Lightsource also plans to take advantage of the growing developer base in the U.S. Many experienced employees are leaving big developers like First Solar and SunPower to start their own firms, said Christy. "The doors have swung the other way. There's a lot of development talent that's leaving. They're focused on early-stage development. And they're staying small in order to manage their overhead."

That makes those developers prime partners as Lightsource looks to build out its portfolio.

According to tracking from GTM Research, the total number of utility-scale solar developers has grown by one-third since the end of 2015. 

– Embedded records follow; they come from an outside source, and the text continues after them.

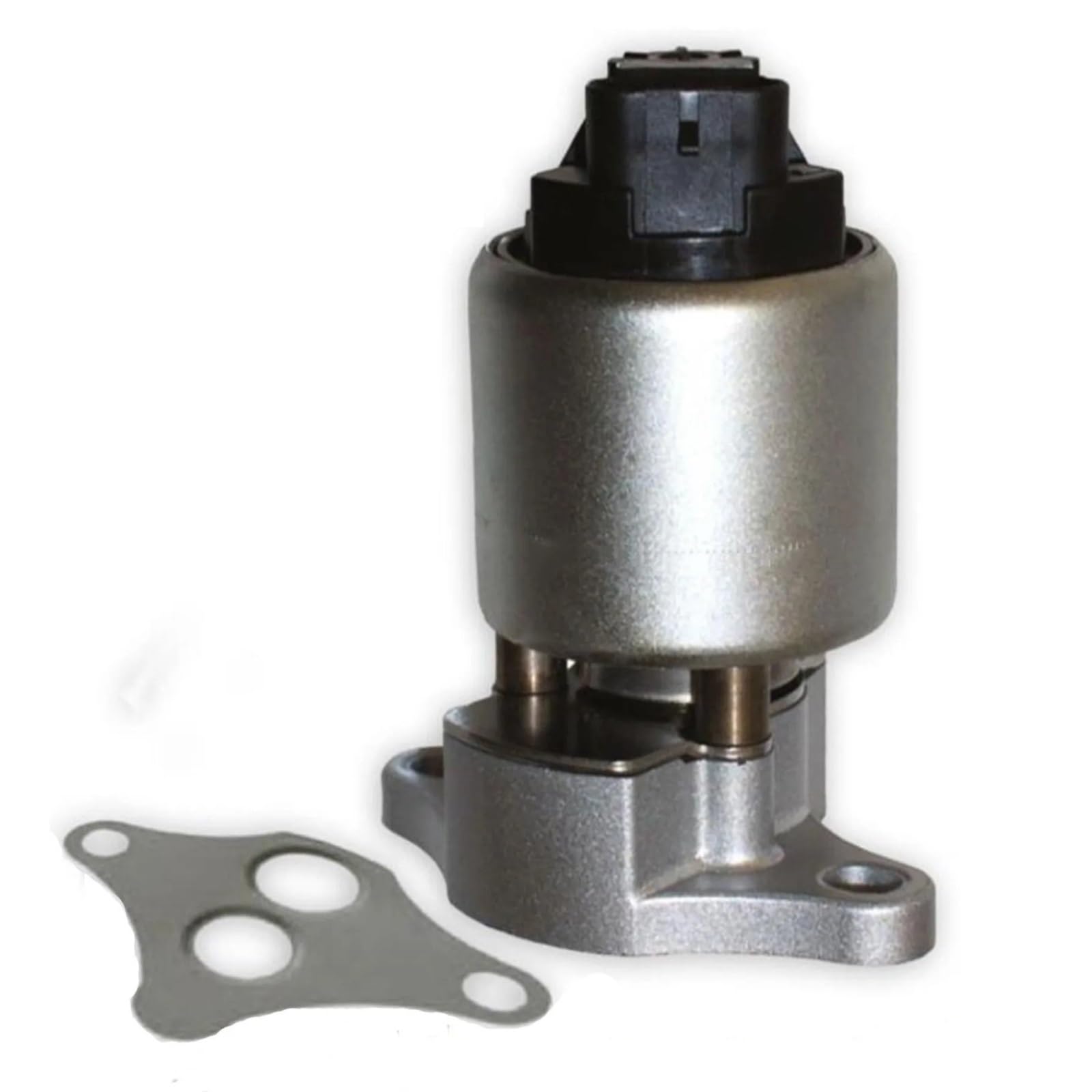Blow Off Valve ZAWÓR pasuje do Opla Astry G 3 4 Vectra B Zafira A Vauxhall 1.4 1.6 16V Turbo Splitter Zawór
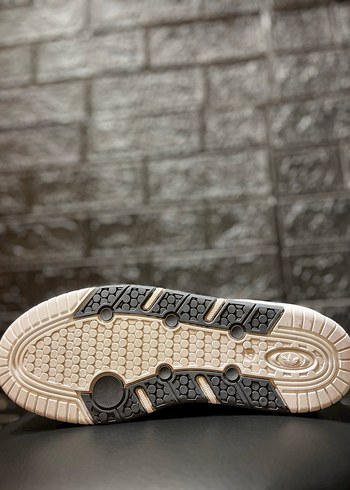 Adidas yeni sezon spor ayakkabı - Görsel 9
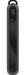 EAN 0745883916252 - Belkin BPB028HQBK batería externa 20000 mAh Negro imagen 6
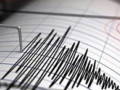 زلزال عنيف يضرب جنوب الولايات المتحدة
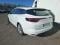 preview Renault Megane #1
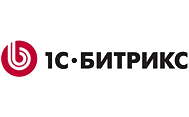 1С Битрикс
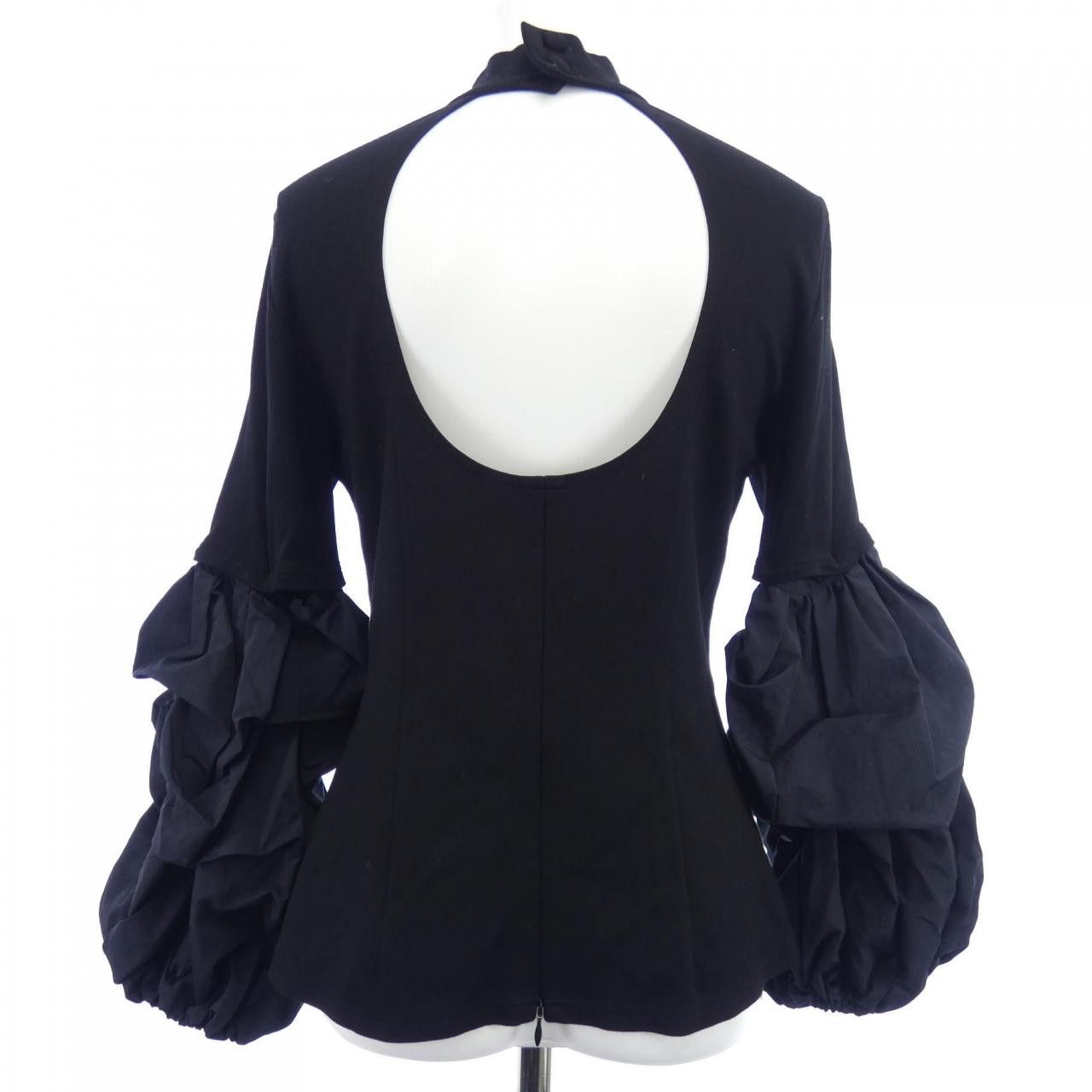 Other Other Cygne Top Others Tops DUTY FREE for USA Size ONE SIZE - 2 Thumbnail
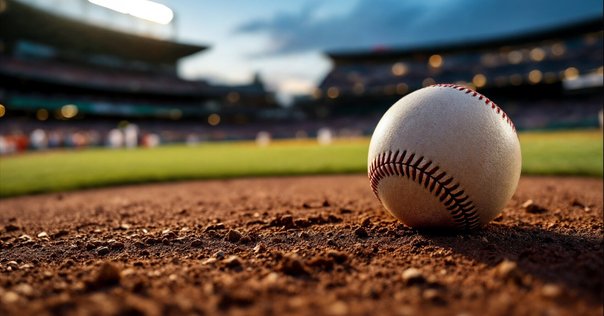 サンディ・コーファックスに見る運命(2006)｜Saven Satow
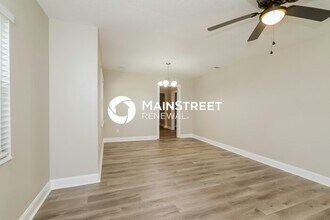 607 Sears Ave NE in Winter Haven, FL - Building Photo - Building Photo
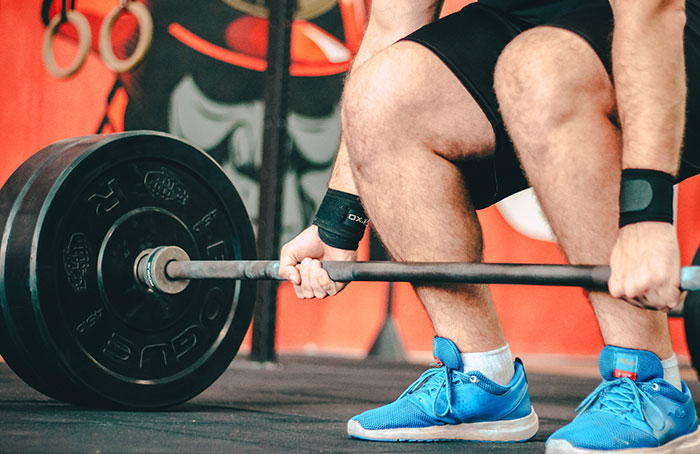 "Stop Complaining About Your Neighbors": Guy Maliciously Complies To Landlord's Request, Waits Until Neighbor Falls Through The Ceiling "Stop Complaining About Your Neighbors": Guy Maliciously Complies To Landlord's Request, Waits Until Neighbor Falls Through The Ceiling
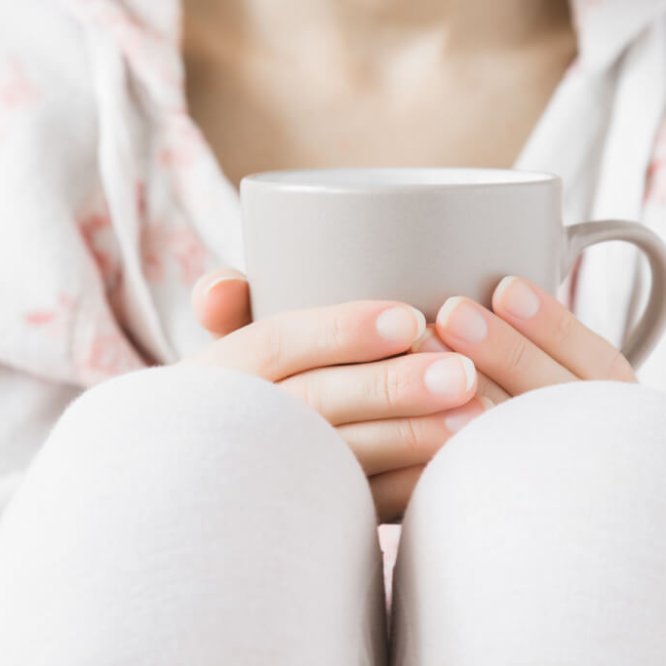 GoodNews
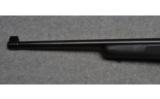Ruger 77/44 Bolt Action Rifle in .44 Magnum NEW - 9 of 9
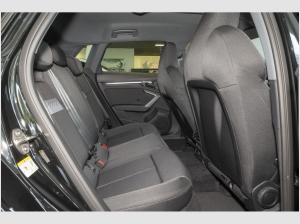 Audi A3 Sportback S line TFSI e Businesspaket/AHK/ Optikpaket schwar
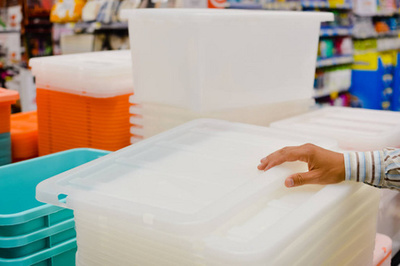 圣誕節(jié)的交易與禮儀服務(wù) 融合商業(yè)與溫情的節(jié)日紐帶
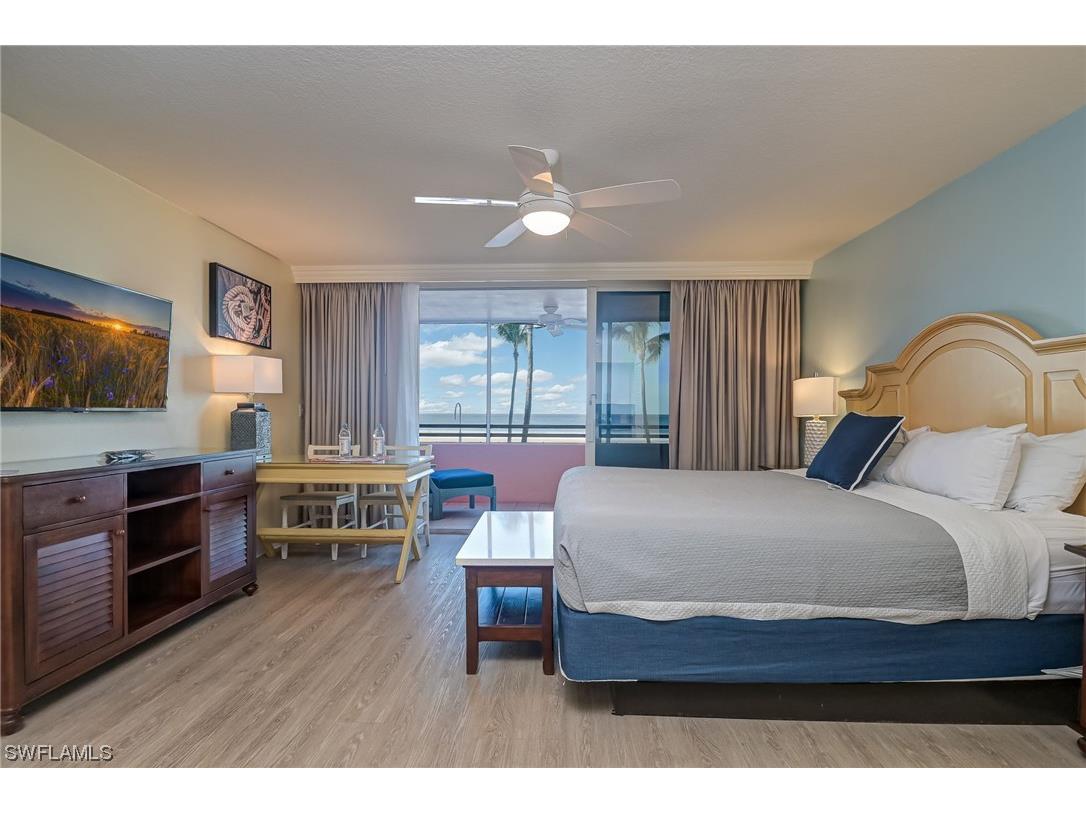 140 Estero Boulevard #2108 Fort Myers Beach FL 33931 223082009 image1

"In 2016 and 2017, we expect the top U.S. utility solar developers and project owners to expand through late-stage project M&E or regional developer acquisitions," said Colin Smith, a solar analyst with GTM Research. 

Even with a weakened utility-scale solar pipeline after last year's boom, sectoral and geographic expansion is opening up new opportunities for developers, said Smith. 

"The U.S. utility solar market has gone from being driven by state portfolio standards in a few isolated state markets to being driven by many different drivers in the majority of states. We have seen growth in the number of active state markets for utility PV, as well as greater diversity in the mix of utility solar drivers."

The numbers tracked by GTM Research show a shift in procurement. In 2016, states with more than 100 megawatts (DC) of projects expanded from 20 to 30. In 2014, state renewable energy mandates drove 85 percent of utility-scale projects; today, they only drive 31 percent. This year, PURPA will support 36 percent of utility-scale installations, and voluntary utility procurement will support 28 percent.

Lightsource U.K. CEO Boyle had been considering an expansion into the American market for a while. Then the presidential election took an unexpected turn, and the team paused.

Suddenly tax reform is on the table, raising questions about the future of the federal Investment Tax Credit. And the Clean Power Plan -- the Obama-era climate policy that might have opened up new utility procurement around the country long term -- is now under legal assault by the Trump administration.

"We took a step back and asked if this is something we want to do. We came back with a resounding 'yes.' At best, Trump could slow things down, but he couldn’t stop the momentum," said Boyle.

In 2011, Lightsource was getting 33 cents per kilowatt-hour through feed-in tariff contracts. "We needed every penny," said Boyle. "Today, we're building at 7 cents with no subsidy. This industry has amazing resilience."

Derrick agreed that tax reform, even if a remote possibility, would not be damaging to the long-term prospects for utility-scale solar. "Maybe there's a constrained tax appetite or a modified ITC. But it doesn't change the landscape. It will not mean the end of solar."